I found none discussions that you mentioned within IETF mail list. Would you 
like to give me some pointer(Drafts/RFCs/Discussion Topics) to support your 
assertion?

And, we have now the "area proxy for IS-IS 
https://datatracker.ietf.org/doc/html/draft-ietf-lsr-isis-area-proxy-12";, why can't 
we try the neighbor proxy solution?

For Acee's proposal, it requires all the neighbors around the restarting router
to pause the advertisement of updated LSAs that related to the interfaces
connects to the restarting router, which is one typical " cache synchronization
problems " that you mentioned.

Why don't clear the stale LSPs in advance by the proxy neighbor?

Best Regards

Aijun Wang
China Telecom


-----邮件原件-----
发件人: [email protected] [mailto:[email protected]] 代表 
Christian Hopps
发送时间: 2024年7月16日 22:24
收件人: Tony Przygienda <[email protected]>
抄送: Aijun Wang <[email protected]>; Acee Lindem <[email protected]>;
Les Ginsberg (ginsberg) <[email protected]>; Liyan Gong
<[email protected]>; Peter Psenak (ppsenak) <[email protected]>;
Yingzhen Qu <[email protected]>; lsr-chairs <[email protected]>;
shraddha <[email protected]>; [email protected]
主题: [Lsr] Re: [Proxy of LSA Originator]Re: About Premature aging of LSA and 
Purge LSA


Tony Przygienda <[email protected]> writes:

Aijun, simply check the amount of RFCs and vendor knobs on proxy purge
origination ID, security signatures, spec implementation deviations
etc. which will give you an indication lots of bad things happened
with it to good and bad people running large networks alike
;'-)  AFAIR lots of discussions were on the IGP lists in last 20 years
when "interesting" stuff with proxy purges happened in the field, last
I dealt with was about 3-4 years ago only ;-)

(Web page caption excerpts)
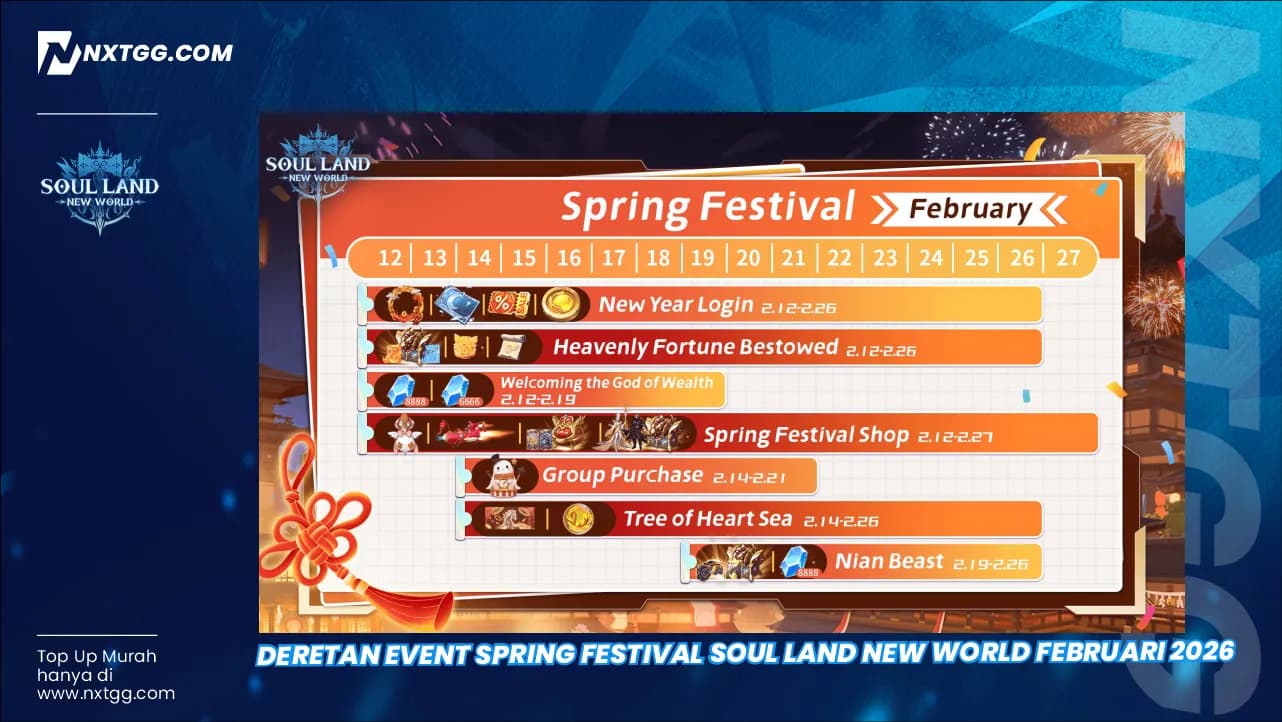 Deretan Event Spring Festival Soul Land New World Februari 2026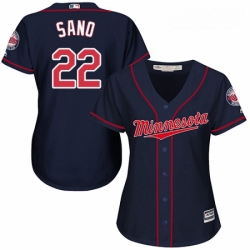 Womens Majestic Minnesota Twins 22 Miguel Sano Replica Navy Blue Alternate Road Cool Base MLB Jersey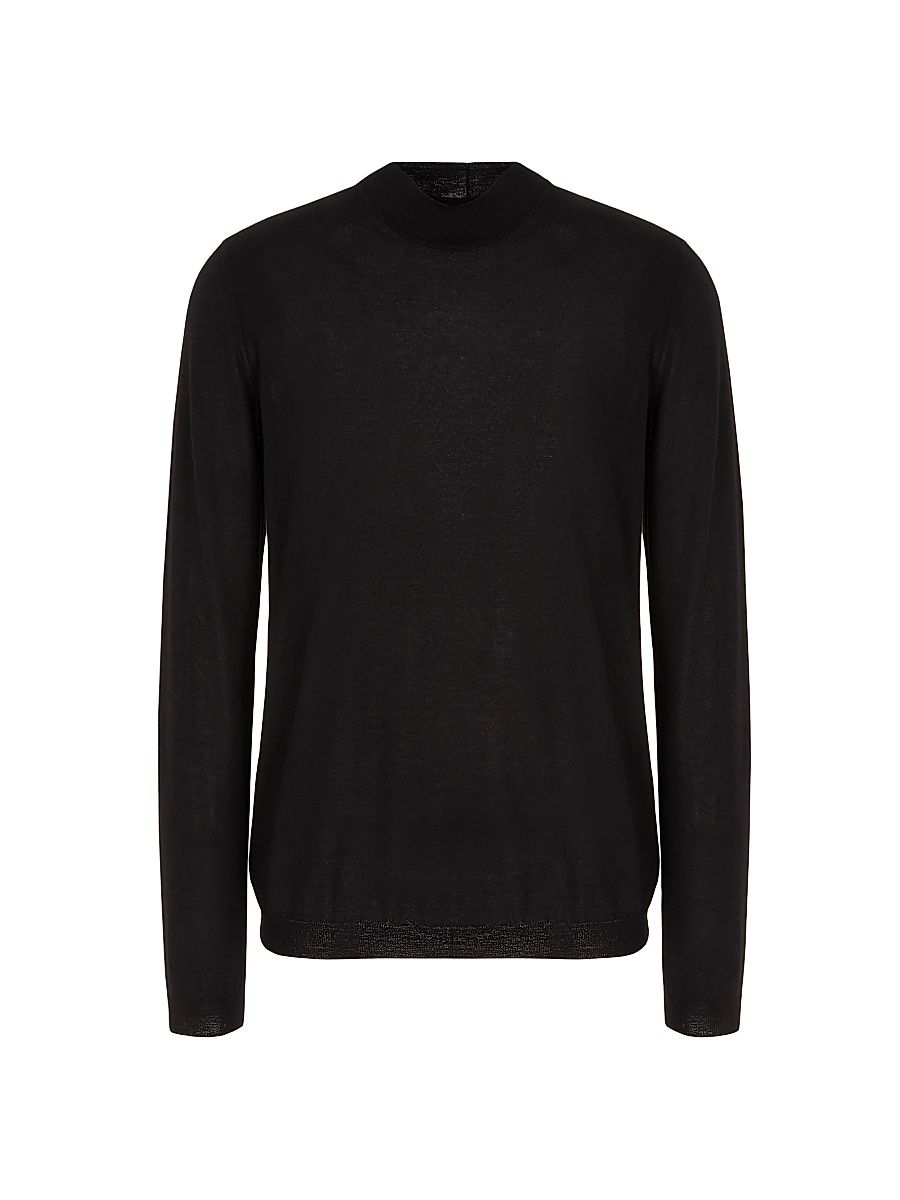 Men's Black Cashmere Mock Neck Jumper - Nero - Size 48
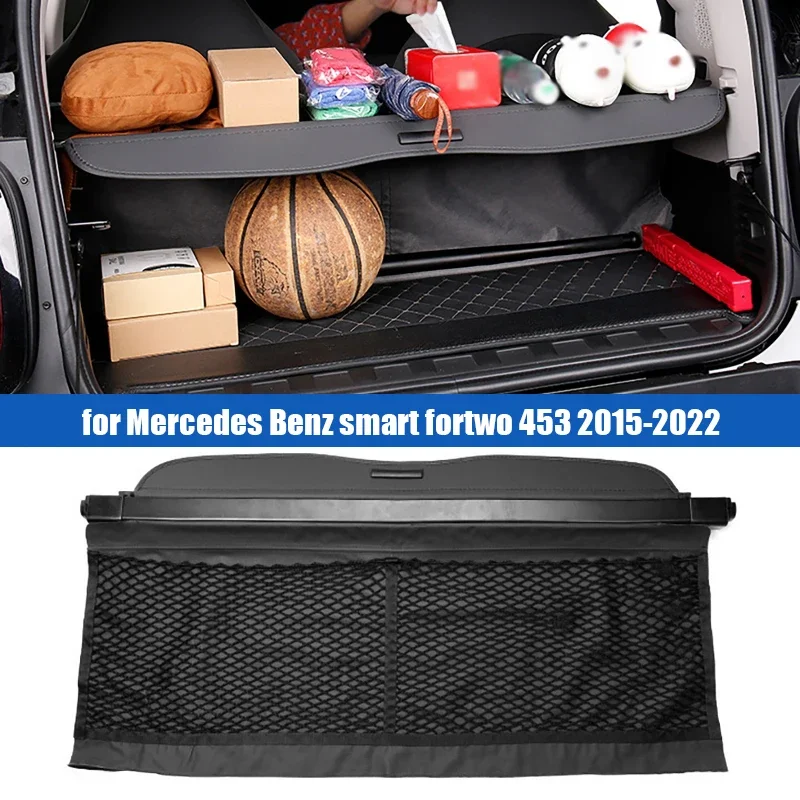 Car Rear Trunk Cargo Cover with Net Pocket Partition Storage Panel for Mercedes Benz smart fortwo 453 2015-2022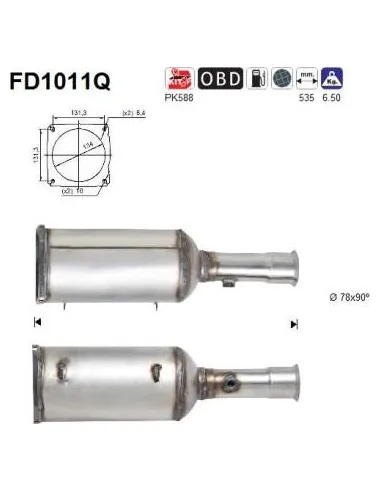 Filtro de partículas diésel AS FD1011Q para CITROËN / FIAT / LANCIA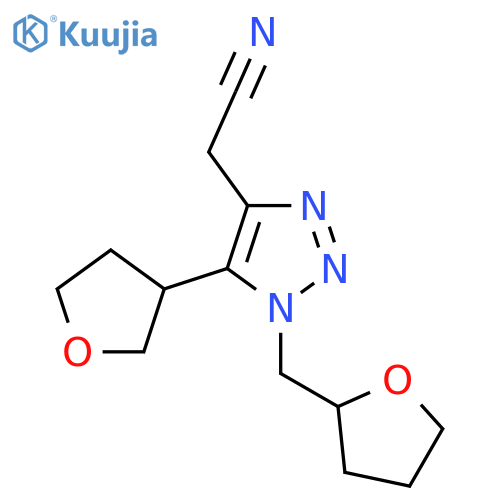 2-1-(oxolan-2-ylmethyl)-5-(oxolan-3-yl)-1H-1,2,3-triazol-4-ylacetonitrile structure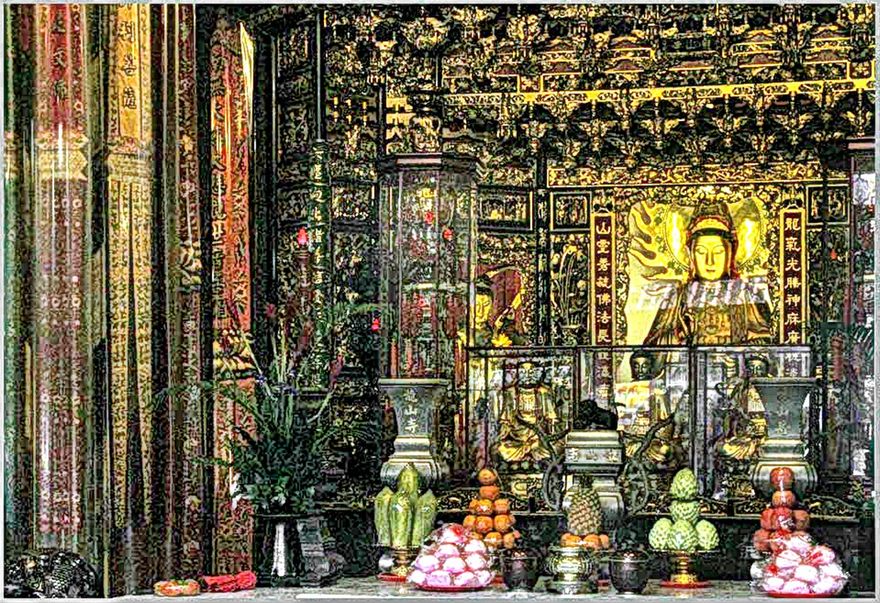 2012-02-29.140  -  The Lungshan Temple. The interior - a Buddha - or maybe a 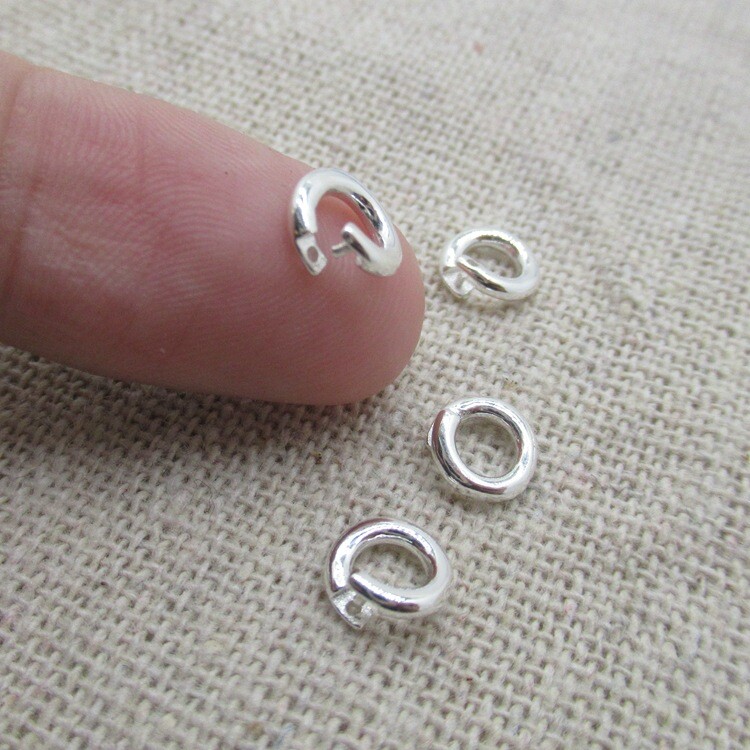 4 PCS Mini Sterling Silver 925 Link Lock Jump Ring Locking Clasp Connector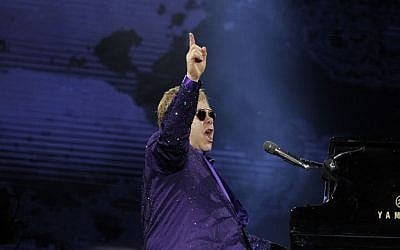 British singer and musician Sir Elton John performs in Tel Aviv on May 26, 2016. (Photo by Miriam Alster/Flash90) British singer and musician Sir Elton John performs in Tel Aviv on May 26, 2016. (Photo by Miriam Alster/Flash90)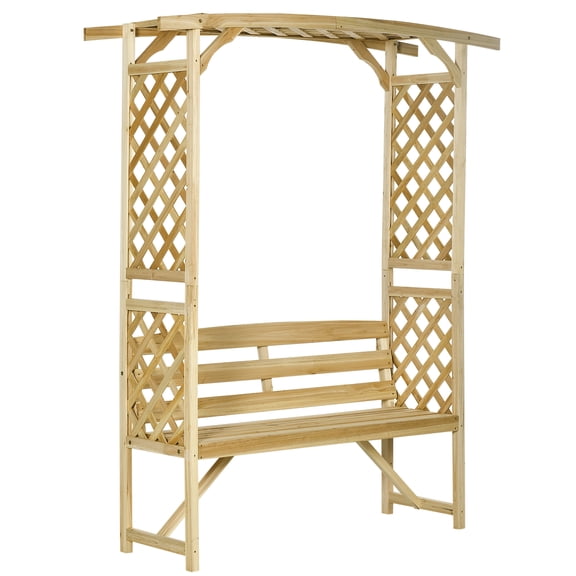 Outsunny Patio Garden Bench Arbor Arch with Pergola and 2 Trellises 3 Seat Natural Wooden Outdoor Bench for Grape Vines & Climbing Plants Backyard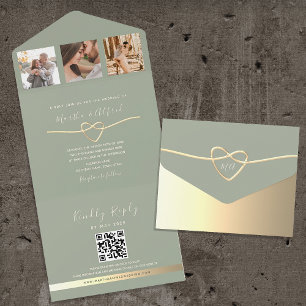 Sage Green Wedding Invitation with Photo Collage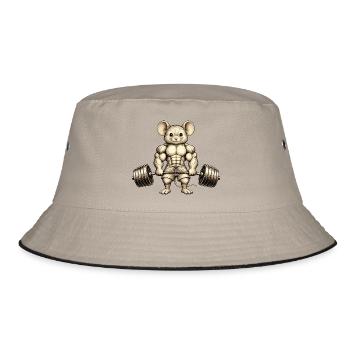 Maus Hantel Gewichtheber Sport Muskulös - Bucket Hat - Khaki/Schwarz - Vorne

→ **PROMPT 1**
In the mailing-list message about proxy purges, what does Acee's proposal require of all the neighbors around the restarting router?
→ **PROMPT 2**
Go on writing the mailing-list message about proxy purges, starting right after its last sentence.
This data isn't needed.

→ **FINAL ANSWER 1**
It requires them to pause the advertisement of updated LSAs related to the interfaces that connect to the restarting router.

→ **FINAL ANSWER 2**
Here's a couple:

  https://www.rfc-editor.org/rfc/rfc3719.html#section-7
  https://www.rfc-editor.org/rfc/rfc3719.html#section-8

Thanks,
Chris.


Beside the usual "oh, yeah, implementation bugs here galore" it all
goes back to the SPOT architectural principle which, when deviated
from, always ends up in cache synchronization problems which can be
solved but are highly complex, expose lots of attack vectors and
ultimately lead to a less available solution along the lines of CAP
paradigm I mentioned earlier.

-- tony

On Mon, Jul 15, 2024 at 4:28 PM Aijun Wang <[email protected]
wrote:

    Hi, Tony:

    Would you like to provide some detail explanations to support
    your asserts?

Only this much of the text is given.